This \"masterclass\" was a long time coming. Call it a rant, call it the ramblings of a half deranged engineer, call it an excuse for a live jazz-rock performance and slapping \"full album\" in the title? Call it what you will. This is a hit-and-miss \"masterclass\" that takes a jab at compression, the loudness wars, excessive use of guitar effects and the importance of preserving headroom for dynamic range within your mix. Its also an argument in support of the use of electronic drum samples. It goes into more of the philosophical realm of why dynamic range is important and yadda yadda you've heard it all before. Here I slog through roughly 20 minutes of improvised piano and drums with my tasteful ranting as the bitter icing on this saturated and sonically dense Tascam 688 cake.
The piano sound is coming from Logic Pro X and my TD11 is triggering samples that I custom tweaked within Addictive Drums 2.0. I think it sounds pretty damed good, nothing is overly EQ'd or anything, for the vocals I am using the Scheps 73 plugin and no external signal processing from the Tascam Midistudio 688. I'm not a fan of using compression (atleast not at this stage) but the 688 apparently has an inbuilt compression gate that does some nice things along with it's STELLAR DBX Noise Reduction. There are some glitches within the video where the video has trouble syncing up with the analogue tape playback so I had to make a few cuts to get it all to fit.

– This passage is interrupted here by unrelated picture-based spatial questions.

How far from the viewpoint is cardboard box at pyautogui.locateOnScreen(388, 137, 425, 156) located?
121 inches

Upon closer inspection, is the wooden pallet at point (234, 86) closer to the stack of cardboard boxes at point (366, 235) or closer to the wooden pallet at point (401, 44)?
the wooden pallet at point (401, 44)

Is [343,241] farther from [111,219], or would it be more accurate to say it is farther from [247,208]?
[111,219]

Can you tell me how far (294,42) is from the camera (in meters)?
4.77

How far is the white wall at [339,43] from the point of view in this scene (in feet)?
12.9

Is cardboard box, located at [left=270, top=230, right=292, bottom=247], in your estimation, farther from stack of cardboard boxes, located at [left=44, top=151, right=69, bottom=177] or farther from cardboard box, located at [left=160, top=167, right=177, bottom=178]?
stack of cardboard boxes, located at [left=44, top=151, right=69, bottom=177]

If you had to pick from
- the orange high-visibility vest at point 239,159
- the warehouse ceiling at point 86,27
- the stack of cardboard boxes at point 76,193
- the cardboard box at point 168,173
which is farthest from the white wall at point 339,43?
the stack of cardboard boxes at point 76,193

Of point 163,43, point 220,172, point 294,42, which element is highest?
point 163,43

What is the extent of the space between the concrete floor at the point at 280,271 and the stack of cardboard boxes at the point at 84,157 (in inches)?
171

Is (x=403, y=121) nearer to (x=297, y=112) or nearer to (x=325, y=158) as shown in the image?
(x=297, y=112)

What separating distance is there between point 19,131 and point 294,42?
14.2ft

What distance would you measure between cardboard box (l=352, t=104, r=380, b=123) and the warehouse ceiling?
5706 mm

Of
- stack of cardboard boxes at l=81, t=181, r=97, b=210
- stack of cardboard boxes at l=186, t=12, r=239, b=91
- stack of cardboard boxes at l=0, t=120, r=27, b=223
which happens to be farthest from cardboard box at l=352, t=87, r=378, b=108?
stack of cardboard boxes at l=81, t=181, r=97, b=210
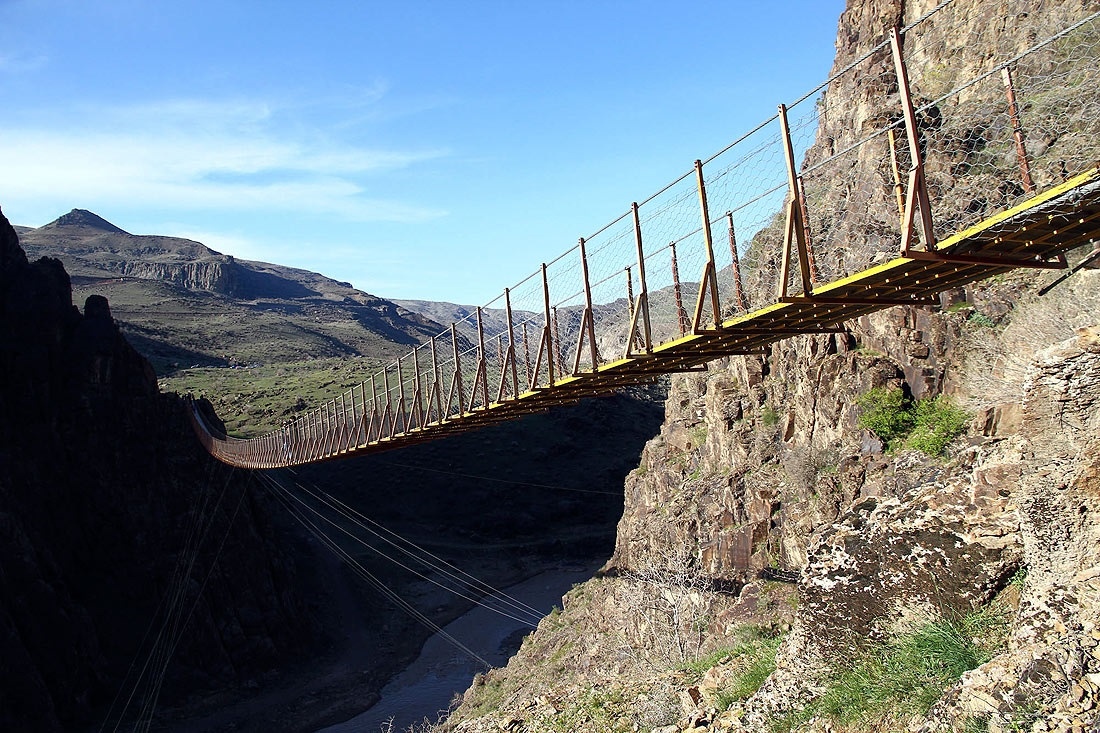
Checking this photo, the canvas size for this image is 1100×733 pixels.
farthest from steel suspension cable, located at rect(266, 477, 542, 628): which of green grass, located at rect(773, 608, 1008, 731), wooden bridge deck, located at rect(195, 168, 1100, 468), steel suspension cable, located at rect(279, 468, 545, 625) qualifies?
green grass, located at rect(773, 608, 1008, 731)

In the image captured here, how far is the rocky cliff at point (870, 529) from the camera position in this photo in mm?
3670

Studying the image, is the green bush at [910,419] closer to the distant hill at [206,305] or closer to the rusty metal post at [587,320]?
the rusty metal post at [587,320]

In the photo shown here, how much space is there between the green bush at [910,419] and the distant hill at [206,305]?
212 feet

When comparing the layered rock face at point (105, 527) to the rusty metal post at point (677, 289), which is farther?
the layered rock face at point (105, 527)

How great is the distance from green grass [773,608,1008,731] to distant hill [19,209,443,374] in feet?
231

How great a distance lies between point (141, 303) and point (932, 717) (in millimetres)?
112764

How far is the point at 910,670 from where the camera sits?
394 cm

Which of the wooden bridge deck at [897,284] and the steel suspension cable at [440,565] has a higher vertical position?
the wooden bridge deck at [897,284]

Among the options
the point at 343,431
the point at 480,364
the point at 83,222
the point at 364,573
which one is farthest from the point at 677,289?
the point at 83,222

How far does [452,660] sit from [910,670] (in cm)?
3120

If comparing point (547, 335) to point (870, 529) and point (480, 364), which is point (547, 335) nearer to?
point (480, 364)

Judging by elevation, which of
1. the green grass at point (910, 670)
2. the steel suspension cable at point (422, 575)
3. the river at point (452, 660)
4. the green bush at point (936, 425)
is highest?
the green bush at point (936, 425)

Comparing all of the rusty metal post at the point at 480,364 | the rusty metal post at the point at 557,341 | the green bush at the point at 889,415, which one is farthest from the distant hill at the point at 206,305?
the green bush at the point at 889,415

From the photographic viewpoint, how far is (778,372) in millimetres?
18266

I guess you would call this style of playing jazz rock improv. It's just what I do when idly sitting at the piano or drums and cant think of anything legitimate to play and I thought I'd grab the old Sony HRX-NX30 and my Rode NT-1A and start filming and yapping like everyone else does on this rotten platform who likes to pretend that they know what they're talking about and see how it worked for me. Audio engineering, mixing and mastering is such an incredibly vast realm that is expanding by leaps and bounds every day and there is so much to learn but I guess what I was really wanting to say in this class was this. Learn all you can about your craft but don't try and sound like everybody else. Music was meant for free expression and there are opportunities to break the sonic mould and create something totally new. Having said that, it's a two way street. If you want your mix to translate and to be harmonically and emotionally impactful then that is where the fundamental rules apply. Balance all of these and you're on the right track.